1. Project set up

Follow the AutoML Tables documentation to

Create a Google Cloud Platform (GCP) project.
Enable billing.
Apply to whitelist your project.
Enable AutoML API.
Enable AutoML Talbes API.
Create a service account, grant required permissions, and download the service account private key.

You also need to upload your data into Google Cloud Storage (GCS) or BigQuery. For example, to use GCS as your data source

Create a GCS bucket.
Upload the training and batch prediction files.

Warning: Private keys must be kept secret. If you expose your private key it is recommended to revoke it immediately from the Google Cloud Console.

2. Initialize and authenticate

This section runs intialization and authentication. It creates an authenticated session which is required for running any of the following sections.

Install the client library

Run the following cell. Click on the 'Choose Files' button and select the client library compressed file. The file is uploaded to your Colab and installed using pip.

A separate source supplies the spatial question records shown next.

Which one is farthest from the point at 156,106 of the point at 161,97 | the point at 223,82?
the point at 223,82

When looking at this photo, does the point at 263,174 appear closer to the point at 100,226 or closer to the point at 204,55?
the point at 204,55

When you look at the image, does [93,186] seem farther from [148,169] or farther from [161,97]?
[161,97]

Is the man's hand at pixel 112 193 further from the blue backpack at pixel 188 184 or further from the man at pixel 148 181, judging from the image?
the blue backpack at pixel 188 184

#@title Install AutoML Tables client library { vertical-output: true }

from __future__ import absolute_import
from __future__ import division
from __future__ import print_function

from google.colab import files
import tarfile

# Upload the client library
compressed_file_upload = files.upload()
compressed_file_name = list(compressed_file_upload.keys())[0]
# Decompress the client library
with tarfile.open(compressed_file_name) as tar:
  tar.extractall(path='.')
# Install the client library
!pip install ./python/automl-v1beta1

Authenticate using service account key

Run the following cell. Click on the 'Choose Files' button and select the service account private key file. If your Service Account key file or folder is hidden, you can reveal it in a Mac by pressing the Command + Shift + . combo.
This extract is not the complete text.